Well, I do have reason to be happy. The whole Florida Boy thing is sorted. Sorted in my mind. Sorted in my heart. Sorted between us.
This trip was always going to be about getting to know each other better. Deciding if we really like each other and seeing if there's anything of a future for us.
This trip was about falling in love, or not falling in love.
It was about saying 'this is who I am, this is what I want' to each other.
He lives on the other side of the world to me. Physically, emotionally and mentally, we do not live in the same place.
What I need isn't him.
He is a great guy, a wonderful friend, a truly fantastic Florida Boy. But he's not the man of my dreams.

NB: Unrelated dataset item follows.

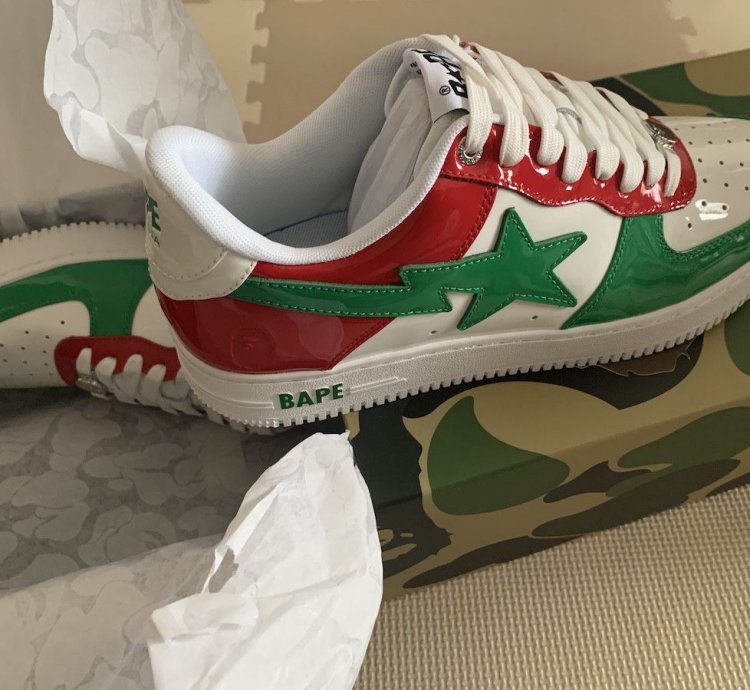 Bape Sta Bapesta Italia Mexico Red Green White Ds Japan 11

If he lived in Paris, then maybe we'd stay together for a while until our differences got the better of us. We'd fall in and out of love until we didn't like each other that much anymore. And that would be sad, and a shame.
So, we talked.
I told him how I didn't want to commit to anything more than friendship, but that he has friendship from me in spades, forever.
Transatlantic love affairs need a whole load of energy, emotion, time and commitment. We both agreed that if it's going to be a long distance relationship then it has to be with the person that you really want to spend the rest of your days with.

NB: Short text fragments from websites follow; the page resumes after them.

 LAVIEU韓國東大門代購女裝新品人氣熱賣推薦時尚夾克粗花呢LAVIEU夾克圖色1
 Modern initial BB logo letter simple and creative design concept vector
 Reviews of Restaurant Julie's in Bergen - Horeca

And neither of us is that person to the other one.
Am I sad that it didn't turn out to be true love? Do I regret that there are no bells ringing, heartstrings twanging, cherubs singing? Do I wish that he had been the love of my life?
Sure. Of course. Without a doubt.
Am I thrilled to have a great new friend in my life? One that I will share great times with over the coming years?
Absolutely, yes.....especially when that friend comes with privileges, ha ha.